* [Exercise task]: Can you copy out every one of the records below word for word, with no changes?

** BEGIN Material supplied **

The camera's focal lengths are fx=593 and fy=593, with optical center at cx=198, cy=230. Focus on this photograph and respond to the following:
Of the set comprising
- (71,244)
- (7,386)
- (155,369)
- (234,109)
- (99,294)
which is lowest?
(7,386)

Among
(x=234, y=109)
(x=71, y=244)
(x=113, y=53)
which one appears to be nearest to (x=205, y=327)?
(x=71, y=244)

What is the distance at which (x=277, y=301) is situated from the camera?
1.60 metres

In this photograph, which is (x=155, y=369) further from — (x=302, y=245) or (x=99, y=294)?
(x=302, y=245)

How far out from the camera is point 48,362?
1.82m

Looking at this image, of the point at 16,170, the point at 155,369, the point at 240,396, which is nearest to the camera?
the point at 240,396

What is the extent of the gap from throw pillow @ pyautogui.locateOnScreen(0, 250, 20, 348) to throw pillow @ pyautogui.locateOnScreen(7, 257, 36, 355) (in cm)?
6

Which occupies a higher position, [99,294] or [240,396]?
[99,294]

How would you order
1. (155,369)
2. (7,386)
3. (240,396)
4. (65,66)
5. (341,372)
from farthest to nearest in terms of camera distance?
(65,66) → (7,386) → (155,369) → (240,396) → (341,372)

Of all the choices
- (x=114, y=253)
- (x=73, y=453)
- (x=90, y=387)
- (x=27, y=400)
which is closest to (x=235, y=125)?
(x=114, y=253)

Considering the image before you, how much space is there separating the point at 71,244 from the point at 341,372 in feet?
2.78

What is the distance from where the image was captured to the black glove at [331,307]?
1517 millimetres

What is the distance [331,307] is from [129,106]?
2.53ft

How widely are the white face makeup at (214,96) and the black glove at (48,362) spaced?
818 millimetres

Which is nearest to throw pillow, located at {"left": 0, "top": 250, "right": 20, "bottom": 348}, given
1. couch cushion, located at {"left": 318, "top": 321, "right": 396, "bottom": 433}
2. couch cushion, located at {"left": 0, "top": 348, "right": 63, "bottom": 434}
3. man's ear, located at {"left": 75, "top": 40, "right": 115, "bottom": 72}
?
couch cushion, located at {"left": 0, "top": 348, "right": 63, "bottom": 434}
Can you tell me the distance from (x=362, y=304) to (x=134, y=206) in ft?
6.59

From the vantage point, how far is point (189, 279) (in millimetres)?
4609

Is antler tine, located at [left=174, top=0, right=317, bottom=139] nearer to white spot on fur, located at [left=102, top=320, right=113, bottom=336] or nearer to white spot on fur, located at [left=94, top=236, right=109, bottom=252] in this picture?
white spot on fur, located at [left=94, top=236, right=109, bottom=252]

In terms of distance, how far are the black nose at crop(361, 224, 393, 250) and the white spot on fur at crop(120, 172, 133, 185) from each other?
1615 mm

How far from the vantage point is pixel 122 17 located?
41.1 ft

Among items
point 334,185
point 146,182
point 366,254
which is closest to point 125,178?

** END Material supplied **

* [Complete answer]:
The camera's focal lengths are fx=593 and fy=593, with optical center at cx=198, cy=230. Focus on this photograph and respond to the following:
Of the set comprising
- (71,244)
- (7,386)
- (155,369)
- (234,109)
- (99,294)
which is lowest?
(7,386)

Among
(x=234, y=109)
(x=71, y=244)
(x=113, y=53)
which one appears to be nearest to (x=205, y=327)?
(x=71, y=244)

What is the distance at which (x=277, y=301) is situated from the camera?
1.60 metres

In this photograph, which is (x=155, y=369) further from — (x=302, y=245) or (x=99, y=294)?
(x=302, y=245)

How far out from the camera is point 48,362?
1.82m

Looking at this image, of the point at 16,170, the point at 155,369, the point at 240,396, which is nearest to the camera?
the point at 240,396

What is the extent of the gap from throw pillow @ pyautogui.locateOnScreen(0, 250, 20, 348) to throw pillow @ pyautogui.locateOnScreen(7, 257, 36, 355) (in cm)?
6

Which occupies a higher position, [99,294] or [240,396]?
[99,294]

How would you order
1. (155,369)
2. (7,386)
3. (240,396)
4. (65,66)
5. (341,372)
from farthest to nearest in terms of camera distance?
(65,66) → (7,386) → (155,369) → (240,396) → (341,372)

Of all the choices
- (x=114, y=253)
- (x=73, y=453)
- (x=90, y=387)
- (x=27, y=400)
which is closest to (x=235, y=125)?
(x=114, y=253)

Considering the image before you, how much space is there separating the point at 71,244 from the point at 341,372 in feet?
2.78

What is the distance from where the image was captured to the black glove at [331,307]?
1517 millimetres

What is the distance [331,307] is from [129,106]?
2.53ft

How widely are the white face makeup at (214,96) and the black glove at (48,362) spaced?
818 millimetres

Which is nearest to throw pillow, located at {"left": 0, "top": 250, "right": 20, "bottom": 348}, given
1. couch cushion, located at {"left": 318, "top": 321, "right": 396, "bottom": 433}
2. couch cushion, located at {"left": 0, "top": 348, "right": 63, "bottom": 434}
3. man's ear, located at {"left": 75, "top": 40, "right": 115, "bottom": 72}
?
couch cushion, located at {"left": 0, "top": 348, "right": 63, "bottom": 434}
Can you tell me the distance from (x=362, y=304) to (x=134, y=206) in ft?
6.59

From the vantage point, how far is point (189, 279) (in millimetres)?
4609

Is antler tine, located at [left=174, top=0, right=317, bottom=139] nearer to white spot on fur, located at [left=102, top=320, right=113, bottom=336] or nearer to white spot on fur, located at [left=94, top=236, right=109, bottom=252] in this picture?
white spot on fur, located at [left=94, top=236, right=109, bottom=252]

In terms of distance, how far are the black nose at crop(361, 224, 393, 250) and the white spot on fur at crop(120, 172, 133, 185) from each other?
1615 mm

How far from the vantage point is pixel 122 17 located?
41.1 ft

Among items
point 334,185
point 146,182
point 366,254
which is closest to point 125,178?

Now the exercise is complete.